Jornaleros chilenos tomados presos por el
Ejército argentino en las huelgas de 1921
Parte de esa historia fue recogida con
seriedad científica por Osvaldo Bayer, quien publicó La Patagonia rebelde, en
1972, un libro testimonial de no ficción que trataba sobre la lucha
protagonizada por los trabajadores
anarcosindicalistas en rebelión de la provincia de Santa Cruz, en la
Patagonia argentina, entre 1920 y 1921. Esta historia comenzó como una huelga
contra la explotación de los obreros por parte de sus patrones, luego reprimida
por el Ejército al mando del teniente Héctor Benigno Varela, enviado por el
entonces presidente Hipólito Irigoyen.
“Se fusilaron a centenares de peones de las
estancias, la mayoría de ellos chilenos, pero también asturianos, argentinos,
alemanes, italianos. Esas son las dos grandes tragedias de esta historia, creo
que esta historia no la podemos ver con una sonrisa porque es una historia
trágica, porque desaparecen de manera brutal los pueblos que habitaron por milenios
esas tierras y además hay una represión salvaje sobre los peones que trabajaron
en las estancias”, sostiene Alonso
Marchante, de cuyo libro el propio Bayer reconoce que “después de este
acopio de pruebas nadie podrá señalar que las versiones críticas que surgieron
a medida que se producían los hechos eran exageradas o de pura imaginación”.
–¿Como historiador crees que hay
responsabilidad del Estado chileno en estas masacres?
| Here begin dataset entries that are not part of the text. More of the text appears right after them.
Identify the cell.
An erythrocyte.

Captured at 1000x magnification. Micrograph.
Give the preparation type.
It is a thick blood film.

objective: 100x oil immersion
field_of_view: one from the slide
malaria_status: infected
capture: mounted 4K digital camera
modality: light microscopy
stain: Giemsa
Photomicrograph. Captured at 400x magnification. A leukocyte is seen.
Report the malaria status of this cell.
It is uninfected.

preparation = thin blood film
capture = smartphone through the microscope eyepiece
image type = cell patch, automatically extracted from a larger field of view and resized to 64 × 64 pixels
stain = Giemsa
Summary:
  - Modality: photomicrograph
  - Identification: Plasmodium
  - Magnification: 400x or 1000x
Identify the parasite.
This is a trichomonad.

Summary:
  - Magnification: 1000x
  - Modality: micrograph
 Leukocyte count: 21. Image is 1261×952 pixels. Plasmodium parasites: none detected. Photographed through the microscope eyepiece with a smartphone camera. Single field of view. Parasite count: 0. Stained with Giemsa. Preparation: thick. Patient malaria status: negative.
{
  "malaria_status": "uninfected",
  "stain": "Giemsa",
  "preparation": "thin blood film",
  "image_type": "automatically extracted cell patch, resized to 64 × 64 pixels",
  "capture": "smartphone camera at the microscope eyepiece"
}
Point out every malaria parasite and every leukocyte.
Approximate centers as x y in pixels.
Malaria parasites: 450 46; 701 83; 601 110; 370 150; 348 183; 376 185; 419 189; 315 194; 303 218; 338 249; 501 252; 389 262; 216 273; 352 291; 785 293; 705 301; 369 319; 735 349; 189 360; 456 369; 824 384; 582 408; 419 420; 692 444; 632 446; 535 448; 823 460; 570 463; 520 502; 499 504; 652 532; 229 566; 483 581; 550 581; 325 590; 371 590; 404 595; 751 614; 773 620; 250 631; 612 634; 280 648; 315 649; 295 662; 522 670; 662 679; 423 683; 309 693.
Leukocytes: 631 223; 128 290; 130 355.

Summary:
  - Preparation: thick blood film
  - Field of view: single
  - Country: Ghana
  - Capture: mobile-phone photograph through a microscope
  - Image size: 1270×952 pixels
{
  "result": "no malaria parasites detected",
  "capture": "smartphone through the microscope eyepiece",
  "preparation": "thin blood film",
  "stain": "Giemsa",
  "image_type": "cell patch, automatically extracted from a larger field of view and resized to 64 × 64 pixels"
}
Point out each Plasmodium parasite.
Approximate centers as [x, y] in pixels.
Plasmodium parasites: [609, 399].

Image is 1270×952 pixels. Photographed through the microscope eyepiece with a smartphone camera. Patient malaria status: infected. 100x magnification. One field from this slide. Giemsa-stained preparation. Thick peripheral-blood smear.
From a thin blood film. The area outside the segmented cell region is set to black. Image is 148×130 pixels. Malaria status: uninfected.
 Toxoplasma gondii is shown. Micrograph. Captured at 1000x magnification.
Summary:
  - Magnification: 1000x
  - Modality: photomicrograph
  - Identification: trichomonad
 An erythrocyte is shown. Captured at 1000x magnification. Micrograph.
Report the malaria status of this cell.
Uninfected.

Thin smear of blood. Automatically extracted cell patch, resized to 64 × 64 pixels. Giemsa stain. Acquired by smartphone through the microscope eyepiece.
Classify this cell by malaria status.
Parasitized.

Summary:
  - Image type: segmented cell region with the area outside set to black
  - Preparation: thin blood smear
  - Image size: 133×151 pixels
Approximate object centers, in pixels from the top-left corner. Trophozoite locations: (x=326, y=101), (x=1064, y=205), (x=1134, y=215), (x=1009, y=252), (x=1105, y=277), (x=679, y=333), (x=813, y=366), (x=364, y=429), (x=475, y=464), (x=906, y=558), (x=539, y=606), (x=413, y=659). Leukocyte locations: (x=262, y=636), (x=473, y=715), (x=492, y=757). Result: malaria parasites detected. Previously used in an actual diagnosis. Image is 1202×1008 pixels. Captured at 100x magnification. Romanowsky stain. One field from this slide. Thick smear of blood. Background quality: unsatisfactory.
–Los peones fueron fusilados por el Ejército
argentino, pero la mayoría eran chilenos, y las autoridades chilenas no
solamente no levantaron la voz sino que colaboraron con las autoridades
argentinas en el silencio. Esto lo demostró Osvaldo Bayer hace ya mucho tiempo,
cuando descubrió cómo los propios carabineros chilenos llevaban a
los peones a Argentina, en donde el Ejército de ese país los fusiló. Es
verdad que estos hechos ocurrieron hace casi un siglo, pero los Estados deben
hacer un reconocimiento. En Argentina, en la zona en que ocurrieron los
fusilamientos, en cada cuartel en donde hubo un centro de detención hay unas
placas que identifican que en ese lugar y en ese cuartel se mató gente. Yo no sé
qué homenajes han hecho las autoridades chilenas a esos peones.